= Beginning of Section =

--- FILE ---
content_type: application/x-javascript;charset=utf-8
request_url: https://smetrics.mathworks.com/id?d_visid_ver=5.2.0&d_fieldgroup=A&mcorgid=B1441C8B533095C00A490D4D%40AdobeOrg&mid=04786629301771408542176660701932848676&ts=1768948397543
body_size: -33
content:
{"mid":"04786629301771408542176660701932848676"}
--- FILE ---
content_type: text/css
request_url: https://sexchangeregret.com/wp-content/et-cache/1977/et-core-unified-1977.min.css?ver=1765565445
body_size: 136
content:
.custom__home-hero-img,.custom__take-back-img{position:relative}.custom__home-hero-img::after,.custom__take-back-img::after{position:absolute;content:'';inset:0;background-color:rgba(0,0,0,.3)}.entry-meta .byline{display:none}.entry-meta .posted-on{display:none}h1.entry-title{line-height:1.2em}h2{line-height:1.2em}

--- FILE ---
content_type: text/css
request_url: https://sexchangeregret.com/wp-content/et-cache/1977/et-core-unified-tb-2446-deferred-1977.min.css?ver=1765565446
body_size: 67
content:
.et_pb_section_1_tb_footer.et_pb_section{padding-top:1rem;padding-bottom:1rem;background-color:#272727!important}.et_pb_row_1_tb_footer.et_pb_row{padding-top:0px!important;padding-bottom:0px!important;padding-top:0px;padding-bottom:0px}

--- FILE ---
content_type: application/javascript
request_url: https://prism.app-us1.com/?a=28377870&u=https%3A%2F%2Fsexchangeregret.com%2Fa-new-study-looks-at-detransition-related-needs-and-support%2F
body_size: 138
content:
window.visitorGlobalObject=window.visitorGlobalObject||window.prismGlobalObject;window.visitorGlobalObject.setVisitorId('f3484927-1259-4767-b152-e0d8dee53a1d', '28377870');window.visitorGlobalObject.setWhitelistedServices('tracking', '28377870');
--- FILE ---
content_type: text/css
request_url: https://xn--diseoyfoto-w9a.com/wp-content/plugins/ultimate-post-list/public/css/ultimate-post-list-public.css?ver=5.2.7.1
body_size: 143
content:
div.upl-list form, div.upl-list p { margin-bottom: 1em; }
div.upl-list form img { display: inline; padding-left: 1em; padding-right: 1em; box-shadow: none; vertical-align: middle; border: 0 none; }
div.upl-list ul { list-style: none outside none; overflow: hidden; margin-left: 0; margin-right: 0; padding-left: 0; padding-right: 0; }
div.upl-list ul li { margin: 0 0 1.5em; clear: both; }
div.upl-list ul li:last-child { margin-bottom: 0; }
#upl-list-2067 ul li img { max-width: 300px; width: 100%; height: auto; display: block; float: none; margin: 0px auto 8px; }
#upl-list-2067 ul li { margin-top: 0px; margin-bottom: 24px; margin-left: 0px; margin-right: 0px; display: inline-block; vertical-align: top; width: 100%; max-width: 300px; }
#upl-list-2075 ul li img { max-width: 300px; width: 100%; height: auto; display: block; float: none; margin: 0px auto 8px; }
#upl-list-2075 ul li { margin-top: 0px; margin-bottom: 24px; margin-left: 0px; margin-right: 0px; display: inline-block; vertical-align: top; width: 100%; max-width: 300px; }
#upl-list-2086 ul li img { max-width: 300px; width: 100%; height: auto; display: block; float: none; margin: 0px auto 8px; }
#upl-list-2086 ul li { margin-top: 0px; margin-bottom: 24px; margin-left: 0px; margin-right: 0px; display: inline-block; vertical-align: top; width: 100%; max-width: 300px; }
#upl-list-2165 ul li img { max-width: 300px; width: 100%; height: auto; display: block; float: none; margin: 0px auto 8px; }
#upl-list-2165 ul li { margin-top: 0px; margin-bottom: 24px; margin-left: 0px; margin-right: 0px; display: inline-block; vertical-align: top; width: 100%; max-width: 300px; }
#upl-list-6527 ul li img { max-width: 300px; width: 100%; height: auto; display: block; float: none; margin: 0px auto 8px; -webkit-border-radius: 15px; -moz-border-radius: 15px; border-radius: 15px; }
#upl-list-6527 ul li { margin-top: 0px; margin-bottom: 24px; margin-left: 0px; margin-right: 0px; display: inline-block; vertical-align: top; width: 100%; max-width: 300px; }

= End of Section =

**Action item:** When you answer, return each line of the material exactly as it was written.

**Your response:**
--- FILE ---
content_type: application/x-javascript;charset=utf-8
request_url: https://smetrics.mathworks.com/id?d_visid_ver=5.2.0&d_fieldgroup=A&mcorgid=B1441C8B533095C00A490D4D%40AdobeOrg&mid=04786629301771408542176660701932848676&ts=1768948397543
body_size: -33
content:
{"mid":"04786629301771408542176660701932848676"}
--- FILE ---
content_type: text/css
request_url: https://sexchangeregret.com/wp-content/et-cache/1977/et-core-unified-1977.min.css?ver=1765565445
body_size: 136
content:
.custom__home-hero-img,.custom__take-back-img{position:relative}.custom__home-hero-img::after,.custom__take-back-img::after{position:absolute;content:'';inset:0;background-color:rgba(0,0,0,.3)}.entry-meta .byline{display:none}.entry-meta .posted-on{display:none}h1.entry-title{line-height:1.2em}h2{line-height:1.2em}

--- FILE ---
content_type: text/css
request_url: https://sexchangeregret.com/wp-content/et-cache/1977/et-core-unified-tb-2446-deferred-1977.min.css?ver=1765565446
body_size: 67
content:
.et_pb_section_1_tb_footer.et_pb_section{padding-top:1rem;padding-bottom:1rem;background-color:#272727!important}.et_pb_row_1_tb_footer.et_pb_row{padding-top:0px!important;padding-bottom:0px!important;padding-top:0px;padding-bottom:0px}

--- FILE ---
content_type: application/javascript
request_url: https://prism.app-us1.com/?a=28377870&u=https%3A%2F%2Fsexchangeregret.com%2Fa-new-study-looks-at-detransition-related-needs-and-support%2F
body_size: 138
content:
window.visitorGlobalObject=window.visitorGlobalObject||window.prismGlobalObject;window.visitorGlobalObject.setVisitorId('f3484927-1259-4767-b152-e0d8dee53a1d', '28377870');window.visitorGlobalObject.setWhitelistedServices('tracking', '28377870');
--- FILE ---
content_type: text/css
request_url: https://xn--diseoyfoto-w9a.com/wp-content/plugins/ultimate-post-list/public/css/ultimate-post-list-public.css?ver=5.2.7.1
body_size: 143
content:
div.upl-list form, div.upl-list p { margin-bottom: 1em; }
div.upl-list form img { display: inline; padding-left: 1em; padding-right: 1em; box-shadow: none; vertical-align: middle; border: 0 none; }
div.upl-list ul { list-style: none outside none; overflow: hidden; margin-left: 0; margin-right: 0; padding-left: 0; padding-right: 0; }
div.upl-list ul li { margin: 0 0 1.5em; clear: both; }
div.upl-list ul li:last-child { margin-bottom: 0; }
#upl-list-2067 ul li img { max-width: 300px; width: 100%; height: auto; display: block; float: none; margin: 0px auto 8px; }
#upl-list-2067 ul li { margin-top: 0px; margin-bottom: 24px; margin-left: 0px; margin-right: 0px; display: inline-block; vertical-align: top; width: 100%; max-width: 300px; }
#upl-list-2075 ul li img { max-width: 300px; width: 100%; height: auto; display: block; float: none; margin: 0px auto 8px; }
#upl-list-2075 ul li { margin-top: 0px; margin-bottom: 24px; margin-left: 0px; margin-right: 0px; display: inline-block; vertical-align: top; width: 100%; max-width: 300px; }
#upl-list-2086 ul li img { max-width: 300px; width: 100%; height: auto; display: block; float: none; margin: 0px auto 8px; }
#upl-list-2086 ul li { margin-top: 0px; margin-bottom: 24px; margin-left: 0px; margin-right: 0px; display: inline-block; vertical-align: top; width: 100%; max-width: 300px; }
#upl-list-2165 ul li img { max-width: 300px; width: 100%; height: auto; display: block; float: none; margin: 0px auto 8px; }
#upl-list-2165 ul li { margin-top: 0px; margin-bottom: 24px; margin-left: 0px; margin-right: 0px; display: inline-block; vertical-align: top; width: 100%; max-width: 300px; }
#upl-list-6527 ul li img { max-width: 300px; width: 100%; height: auto; display: block; float: none; margin: 0px auto 8px; -webkit-border-radius: 15px; -moz-border-radius: 15px; border-radius: 15px; }
#upl-list-6527 ul li { margin-top: 0px; margin-bottom: 24px; margin-left: 0px; margin-right: 0px; display: inline-block; vertical-align: top; width: 100%; max-width: 300px; }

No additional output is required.